Text to read —
# # #

I've just typed and then accidently deleted a long post about this bread. Here's the shortened revised version:
I saw a recipe online for an onion and gorgonzola bread, and decided to make it because i had a bit of gorgonzola hanging around. I lost the recipe so improvised my own, softening thickly sliced red onions in olive oil because i really detest undercooked onion, chopping up the cheese, and folding both into the sourdough. The bread took 24 hours to make with a couple of long periods in the fridge to fit around my working day. It could have been cooked for a few more minutes, and i should have made 2 loaves instead of the one giant loaf i made, but it was delicious with the beef casserole for dinner last night...
Boy, Does that look delicious! Love onion & cheese in breads, but nobody else does in this household.

# # #

Material supplied —
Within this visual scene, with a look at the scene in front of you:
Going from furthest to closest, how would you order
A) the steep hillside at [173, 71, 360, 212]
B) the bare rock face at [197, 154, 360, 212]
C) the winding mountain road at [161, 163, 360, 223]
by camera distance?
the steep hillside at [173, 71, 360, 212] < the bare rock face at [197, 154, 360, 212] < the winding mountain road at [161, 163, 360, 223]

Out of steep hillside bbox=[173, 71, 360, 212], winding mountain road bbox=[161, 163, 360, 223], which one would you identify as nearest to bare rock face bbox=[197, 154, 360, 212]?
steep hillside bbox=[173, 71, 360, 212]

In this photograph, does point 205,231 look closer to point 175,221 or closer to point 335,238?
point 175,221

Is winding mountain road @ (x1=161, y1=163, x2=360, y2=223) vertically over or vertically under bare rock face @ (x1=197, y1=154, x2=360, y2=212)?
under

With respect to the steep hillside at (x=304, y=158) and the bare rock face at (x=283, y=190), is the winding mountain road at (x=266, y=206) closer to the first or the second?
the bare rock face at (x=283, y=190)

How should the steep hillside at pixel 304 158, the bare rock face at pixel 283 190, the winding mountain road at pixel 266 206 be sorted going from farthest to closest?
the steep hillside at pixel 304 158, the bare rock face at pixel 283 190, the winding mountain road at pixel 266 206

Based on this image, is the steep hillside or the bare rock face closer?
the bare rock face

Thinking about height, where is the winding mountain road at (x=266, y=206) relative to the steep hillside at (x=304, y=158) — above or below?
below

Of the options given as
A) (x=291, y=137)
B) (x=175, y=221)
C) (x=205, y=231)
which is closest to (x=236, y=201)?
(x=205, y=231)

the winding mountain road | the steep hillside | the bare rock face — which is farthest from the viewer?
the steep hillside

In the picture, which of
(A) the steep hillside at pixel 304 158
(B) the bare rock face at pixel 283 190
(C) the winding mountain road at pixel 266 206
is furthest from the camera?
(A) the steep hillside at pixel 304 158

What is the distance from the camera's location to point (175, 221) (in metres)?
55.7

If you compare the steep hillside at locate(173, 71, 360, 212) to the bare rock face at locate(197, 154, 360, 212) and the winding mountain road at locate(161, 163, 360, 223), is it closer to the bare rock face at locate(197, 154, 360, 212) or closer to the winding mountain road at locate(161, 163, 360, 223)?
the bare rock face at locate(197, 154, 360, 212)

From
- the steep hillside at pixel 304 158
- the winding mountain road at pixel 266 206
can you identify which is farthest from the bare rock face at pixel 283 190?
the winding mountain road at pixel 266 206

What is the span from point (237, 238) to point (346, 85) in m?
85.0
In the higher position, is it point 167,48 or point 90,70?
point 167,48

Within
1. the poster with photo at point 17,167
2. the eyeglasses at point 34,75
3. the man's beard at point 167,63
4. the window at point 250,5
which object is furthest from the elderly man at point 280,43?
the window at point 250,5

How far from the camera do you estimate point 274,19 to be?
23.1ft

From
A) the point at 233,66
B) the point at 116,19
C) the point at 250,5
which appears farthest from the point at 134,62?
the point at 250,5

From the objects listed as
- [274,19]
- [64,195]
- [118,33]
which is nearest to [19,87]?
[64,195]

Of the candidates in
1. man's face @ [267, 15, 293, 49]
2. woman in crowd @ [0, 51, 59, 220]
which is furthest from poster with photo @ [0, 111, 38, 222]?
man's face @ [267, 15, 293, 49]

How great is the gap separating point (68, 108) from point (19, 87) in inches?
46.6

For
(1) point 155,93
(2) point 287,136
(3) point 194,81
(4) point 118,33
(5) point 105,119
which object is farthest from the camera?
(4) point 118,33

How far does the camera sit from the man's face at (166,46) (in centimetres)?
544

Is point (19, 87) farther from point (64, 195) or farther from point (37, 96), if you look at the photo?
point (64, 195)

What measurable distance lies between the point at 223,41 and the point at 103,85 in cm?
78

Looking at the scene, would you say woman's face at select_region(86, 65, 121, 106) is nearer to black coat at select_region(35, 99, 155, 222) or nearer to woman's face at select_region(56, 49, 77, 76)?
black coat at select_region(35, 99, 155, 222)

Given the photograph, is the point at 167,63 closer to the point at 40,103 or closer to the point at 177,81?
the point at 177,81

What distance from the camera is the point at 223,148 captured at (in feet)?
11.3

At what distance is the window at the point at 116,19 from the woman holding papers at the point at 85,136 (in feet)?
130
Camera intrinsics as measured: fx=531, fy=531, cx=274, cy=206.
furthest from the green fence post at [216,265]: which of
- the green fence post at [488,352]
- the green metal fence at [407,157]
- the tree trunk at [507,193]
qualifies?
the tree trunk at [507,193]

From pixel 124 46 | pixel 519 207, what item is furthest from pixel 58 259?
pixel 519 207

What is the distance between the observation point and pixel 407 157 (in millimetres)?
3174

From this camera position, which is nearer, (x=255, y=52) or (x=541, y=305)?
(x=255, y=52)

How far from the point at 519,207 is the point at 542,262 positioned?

# # #

Set problem —
Pick up the post about the onion and gorgonzola sourdough bread where it stops, and keep it going.

Response below —
Happy Baking. M
I would love to try this. When I want to use add-ins whether flavorings or grains, I start with the basic 3-2-1 recipe of 3 parts flour 2 parts liquid (I love to add whey from my yogurt making), and 1 part 100% hydration starter all by weight. I woud like to try this with the 3-2-1 as the basis. My question is when do you fold in your cheese and onions, i.e. right before forming loaves. I have wanted to try cheese, but was uncertain how to add in.
I sort of followed the recipe posted by Karniecoops and incorporated the cheese during the stretch and folds. I have also done this with dried fruit and other additives. Basically, stretch your dough out into a rectangle and spread about a third of your extras over the middle third. Fold one third of the dough over and spread a second third of the extras over that. Then fold the remaining dough third to cover. Repeat the exercise with half of the remaining extras for each of the sideways folds.
If you do this earlier in your S&F sequence you will end up with a more uniform distribution but you are likely to have 'break-outs' during the subsequent S&Fs. It is not really a problem, you just have to stuff it back in somewhere and press on regardless.
Hope this is clear enough and helps.
Good luck with your projects.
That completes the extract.